Efficacy and Safety of rTMS Combined With HA in the Treatment of Cognitive Decline in Aged Related Hearing Loss

Efficacy and Safety of rTMS Combined With HA in the Treatment of Cognitive Decline in Aged Related Hearing Loss: A Single-Center Real-World Study

This study is a real-world interventional trial enrolling 189 participants: older adults with age-related hearing loss not using hearing aids (ARHL-nonHA), those using hearing aids (ARHL-HA), and those with normal hearing (HC). All groups will undergo hearing, cognitive (MMSE, MoCA, SCWT, DST, TMT), depression (GDS-15, HAMD-24), sleep (PSQI), and brain imaging (EEG, sMRI, rs-fMRI, task-fMRI) assessments. The ARHL-nonHA and ARHL-HA groups will receive two 14-day courses of high-frequency rTMS (one session daily). One month after treatment, reassessments will be conducted in these two groups. Data will then be analyzed to evaluate the cognitive benefits of rTMS combined with hearing aids and to explore the underlying brain mechanisms.

Study Overview

Status

Recruiting

Conditions

Detailed Description

This study plans to conduct an interventional real-world study, enrolling 189 participants according to inclusion and exclusion criteria, including elderly patients with age-related hearing loss who do not wear hearing aids (ARHL-nonHA group), elderly patients with age-related hearing loss who wear hearing aids (ARHL-HA group), and elderly individuals with normal hearing (HC group).

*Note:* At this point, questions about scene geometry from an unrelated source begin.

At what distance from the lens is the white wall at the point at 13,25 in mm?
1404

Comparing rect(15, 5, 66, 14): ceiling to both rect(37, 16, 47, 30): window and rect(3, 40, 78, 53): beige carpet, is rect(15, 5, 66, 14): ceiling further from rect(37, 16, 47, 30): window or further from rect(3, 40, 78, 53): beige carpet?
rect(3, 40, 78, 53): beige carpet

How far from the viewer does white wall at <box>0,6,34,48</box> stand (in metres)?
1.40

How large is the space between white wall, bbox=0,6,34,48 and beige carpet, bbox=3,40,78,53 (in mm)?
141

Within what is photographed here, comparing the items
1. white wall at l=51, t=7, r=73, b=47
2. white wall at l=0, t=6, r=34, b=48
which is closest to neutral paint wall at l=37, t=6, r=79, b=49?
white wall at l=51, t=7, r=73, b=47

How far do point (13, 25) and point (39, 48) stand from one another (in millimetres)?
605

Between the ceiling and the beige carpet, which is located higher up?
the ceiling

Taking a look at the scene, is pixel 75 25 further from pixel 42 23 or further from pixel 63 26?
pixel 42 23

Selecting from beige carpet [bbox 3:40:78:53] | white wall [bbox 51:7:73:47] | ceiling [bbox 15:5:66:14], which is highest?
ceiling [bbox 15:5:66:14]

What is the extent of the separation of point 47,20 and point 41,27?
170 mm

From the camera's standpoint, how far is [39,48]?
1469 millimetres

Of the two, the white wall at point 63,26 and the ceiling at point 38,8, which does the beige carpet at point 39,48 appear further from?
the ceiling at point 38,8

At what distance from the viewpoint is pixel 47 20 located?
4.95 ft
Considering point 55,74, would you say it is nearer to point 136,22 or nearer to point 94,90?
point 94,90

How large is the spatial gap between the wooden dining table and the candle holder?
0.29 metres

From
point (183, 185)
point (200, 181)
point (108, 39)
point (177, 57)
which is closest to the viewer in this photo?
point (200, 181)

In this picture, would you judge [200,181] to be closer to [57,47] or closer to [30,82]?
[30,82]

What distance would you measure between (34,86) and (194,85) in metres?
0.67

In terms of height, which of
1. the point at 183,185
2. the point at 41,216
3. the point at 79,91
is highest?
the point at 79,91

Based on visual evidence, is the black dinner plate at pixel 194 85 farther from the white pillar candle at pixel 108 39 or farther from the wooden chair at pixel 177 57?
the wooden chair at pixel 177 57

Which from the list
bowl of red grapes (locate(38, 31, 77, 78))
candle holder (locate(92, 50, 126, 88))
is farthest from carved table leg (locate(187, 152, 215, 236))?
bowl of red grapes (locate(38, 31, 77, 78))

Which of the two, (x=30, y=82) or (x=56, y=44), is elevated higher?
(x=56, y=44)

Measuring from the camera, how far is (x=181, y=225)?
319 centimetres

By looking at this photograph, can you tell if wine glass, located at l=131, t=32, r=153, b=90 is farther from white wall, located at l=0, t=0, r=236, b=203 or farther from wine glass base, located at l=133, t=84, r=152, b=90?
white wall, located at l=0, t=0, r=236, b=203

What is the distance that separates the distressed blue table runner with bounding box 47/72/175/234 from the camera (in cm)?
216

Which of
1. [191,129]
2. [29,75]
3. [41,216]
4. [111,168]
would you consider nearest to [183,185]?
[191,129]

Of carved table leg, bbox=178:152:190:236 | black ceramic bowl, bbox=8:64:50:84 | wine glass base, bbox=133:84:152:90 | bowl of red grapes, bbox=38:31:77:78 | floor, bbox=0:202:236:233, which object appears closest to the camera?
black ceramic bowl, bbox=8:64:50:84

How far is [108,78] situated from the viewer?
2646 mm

Audiological assessments (pure-tone average PTA, speech recognition threshold SRT), cognitive function assessments (Mini-Mental State Examination (MMSE), Montreal Cognitive Assessment (MoCA), Stroop Color-Word Test(SCWT), Digit Span Test (DST), Trail Making Test A (TMT-A), Trail Making Test B(TMT-B)), depression and sleep assessments (Geriatric Depression Scale (GDS-15), Hamilton Depression Rating Scale (HAMD-24), Pittsburgh Sleep Quality Index (PSQI)), and imaging assessments (resting-state (EEG), structural (sMRI), resting-state functional (rs-fMRI), task-based functional (task-fMRI)) will be performed on these three groups of participants. The ARHL-nonHA group and the ARHL-HA group will receive high-frequency repetitive Transcranial Magnetic Stimulation(rTMS) for two treatment courses, with each course lasting 14 days and one session per day. One month later, audiometric, cognitive, and imaging assessments will be repeated for the ARHL-nonHA and ARHL-HA groups. After the study, data will be collected and analyzed to evaluate the improvement effects of rTMS combined with HA on cognitive function in elderly patients with hearing loss, as well as its underlying brain functional mechanisms.

Study Type

Interventional

Enrollment (Estimated)

189

Phase

  • Not Applicable

Contacts and Locations

This section provides the contact details for those conducting the study, and information on where this study is being conducted.

Study Contact

Study Locations

    • Guangdong
      • Guangzhou, Guangdong, China, 5100000
        • Recruiting
        • Sun Yat-Sen Memorial Hospital of Sun Yat-Sen University
        • Contact:

Participation Criteria

Researchers look for people who fit a certain description, called eligibility criteria. Some examples of these criteria are a person's general health condition or prior treatments.

Eligibility Criteria

Ages Eligible for Study

  • Adult
  • Older Adult

Accepts Healthy Volunteers

Yes

Description

Inclusion Criteria:

  1. Age ≥50 years and ≤85 years, regardless of gender.
  2. Diagnosed with age-related hearing loss (ARHL), characterized by symmetrical, slowly progressing hearing loss primarily affecting high frequencies, along with decreased speech recognition ability due to aging. This is in accordance with the "Expert Consensus on Diagnosis and Intervention of Age-Related Hearing Loss" 2019 edition.(Only ARHL-nonHA group and ARHL-HA group)
  3. The better ear has moderate, moderately severe, or severe hearing loss (based on the 2021 WHO hearing classification standards, i.e., PTA between 35~79dB).
  4. Wearing hearing aids for more than half a year, with daily wearing time exceeding 7.2 hours; (Only ARHL-HA group)
  5. Chinese nationals who can complete all assessments in Chinese.
  6. Right-handed.
  7. Educational level of at least 6 years.
  8. Informed consent obtained, agreeing to participate in the trial with no plans to relocate within one year.

Exclusion Criteria:

  1. Exclusion of hearing loss due to noise, genetics, ototoxic drugs, or other non-age-related causes;
  2. History of central nervous system disorders such as cerebral infarction, stroke, epilepsy, or traumatic brain injury;
  3. Diagnosis of dementia or other neurodegenerative diseases that affect compliance with the study;
  4. Presence of major neurological disorders, severe systemic diseases, family history of hereditary conditions, or major psychiatric disorders;
  5. Contraindications to MRI;
  6. Contraindications to rTMS.

Study Plan

This section provides details of the study plan, including how the study is designed and what the study is measuring.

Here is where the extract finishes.